After giving up on e-mail, practice is offering it again
Case History #1
After giving up on e-mail, practice is offering it again
After an unsuccessful experience with e-mail questions and answers, Cancer Care Con-sultants, an oncology practice in the Los Angeles area, is trying again.
This time, instead of answering generic questions from people who find the practice’s Web site, the physicians are considering offering patients the opportunity to e-mail the on-call doctor to ask questions that would otherwise be handled by telephone.
"With our practice, patients can call up and get the on-call doctor in a matter of minutes.

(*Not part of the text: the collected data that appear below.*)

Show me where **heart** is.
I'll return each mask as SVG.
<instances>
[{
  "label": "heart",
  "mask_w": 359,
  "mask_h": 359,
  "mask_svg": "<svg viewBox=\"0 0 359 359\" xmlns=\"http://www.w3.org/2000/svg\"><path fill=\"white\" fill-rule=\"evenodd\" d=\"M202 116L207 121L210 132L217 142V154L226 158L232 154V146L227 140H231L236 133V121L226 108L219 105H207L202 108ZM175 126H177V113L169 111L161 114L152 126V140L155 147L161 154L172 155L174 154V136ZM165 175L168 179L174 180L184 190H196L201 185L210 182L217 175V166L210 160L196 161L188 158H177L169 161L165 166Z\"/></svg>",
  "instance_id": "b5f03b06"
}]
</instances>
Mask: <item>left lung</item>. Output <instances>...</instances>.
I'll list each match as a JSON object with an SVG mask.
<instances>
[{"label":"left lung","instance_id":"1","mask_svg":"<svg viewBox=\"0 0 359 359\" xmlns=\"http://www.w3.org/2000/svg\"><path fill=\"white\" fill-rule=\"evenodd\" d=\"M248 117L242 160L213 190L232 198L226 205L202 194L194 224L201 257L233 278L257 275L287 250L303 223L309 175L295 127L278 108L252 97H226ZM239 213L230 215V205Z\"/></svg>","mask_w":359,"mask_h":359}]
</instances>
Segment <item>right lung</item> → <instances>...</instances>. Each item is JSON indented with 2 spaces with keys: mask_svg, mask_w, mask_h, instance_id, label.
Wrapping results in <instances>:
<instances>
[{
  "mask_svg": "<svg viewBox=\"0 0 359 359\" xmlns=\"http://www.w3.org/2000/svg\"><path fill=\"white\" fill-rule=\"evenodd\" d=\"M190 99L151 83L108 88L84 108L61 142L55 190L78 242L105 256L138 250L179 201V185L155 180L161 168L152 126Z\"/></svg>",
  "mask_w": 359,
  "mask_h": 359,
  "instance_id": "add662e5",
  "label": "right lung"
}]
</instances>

The e-mail will be more of a convenience for patients who have questions that could wait until their next visit," says Michael Steinberg, MD, a cancer specialist and founding partner of the practice.
For instance, a breast cancer patient who wants to know if she can lift weights wouldn’t want to call the doctors at 10 p.m. but might not want to wait two months for her next follow-up visit. "If the doctor on call doesn’t know the patient he can forward the e-mail to the patient’s physician who can quickly answer the question, print it out, and insert it into the chart so it can be part of the medical record," Steinberg says.

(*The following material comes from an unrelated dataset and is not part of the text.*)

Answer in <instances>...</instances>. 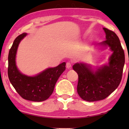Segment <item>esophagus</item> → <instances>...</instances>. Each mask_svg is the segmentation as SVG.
Here are the masks:
<instances>
[{"label":"esophagus","instance_id":"34e87169","mask_svg":"<svg viewBox=\"0 0 129 129\" xmlns=\"http://www.w3.org/2000/svg\"><path fill=\"white\" fill-rule=\"evenodd\" d=\"M66 67H67V69H70V68L72 67V64H71V63L70 62H67Z\"/></svg>","mask_w":129,"mask_h":129}]
</instances>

Patients who call the office during the day can talk to the oncology nurse or wait for the physician to call them back later in the day. "We have a procedure to ensure that everybody is called back that day, but they may not get a return call until that night," Steinberg says.

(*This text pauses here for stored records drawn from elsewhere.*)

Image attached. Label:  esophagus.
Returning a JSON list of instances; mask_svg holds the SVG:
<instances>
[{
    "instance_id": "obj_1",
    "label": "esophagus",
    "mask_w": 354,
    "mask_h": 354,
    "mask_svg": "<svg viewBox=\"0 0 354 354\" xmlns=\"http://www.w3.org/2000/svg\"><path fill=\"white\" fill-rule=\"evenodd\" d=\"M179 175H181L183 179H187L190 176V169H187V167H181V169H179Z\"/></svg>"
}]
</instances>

The practice sees the e-mail questions and answers as a way to raise the service level, not necessarily to increase efficiency, Steinberg says.
Before they launch their new Web site and e-mail service later this summer, Cancer Care Consultants is grappling with the medical legal issues, he says. "We don’t want to be dispensing information to patients we haven’t seen, and we want to have the confidentiality issue solved before we go live." (See related story, p. 85.)
The practice is exploring ways to create a secure area for information interchange with patients and is working with an Internet professional to make sure that the communications will be confidential.
When Cancer Care Consultants developed its first Web page with e-mail capacity in the late 1990s, most of the questions were from relatives of patients looking for general information on the disease.
"Many of the questions we were getting contained inadequate information. After attempting to answer them, we ended up referring patients to other Web sites that answered generic questions. We realized that we were not doing a service for anyone. We didn’t want to dispense information without having adequate information on which to base our answer," Steinberg says.
After three years, the practice shut down its original Web page in 1997 and started last fall to develop a new Web page to provide patient education and answer questions for established patients.
"If the questions are easy to answer, we can refer the patients back into the Web site for the patient education information. Or we can tell them to make an appointment to see us in a day or two," he says.
Last November the practice started setting up the components for the new Web site and e-mail service. It uses a totally secure intranet that connects physicians in four offices. "We have an internal network. Without using patient names, we discuss cases, share our call schedules and peer review, and scan images for review by other physicians," he says.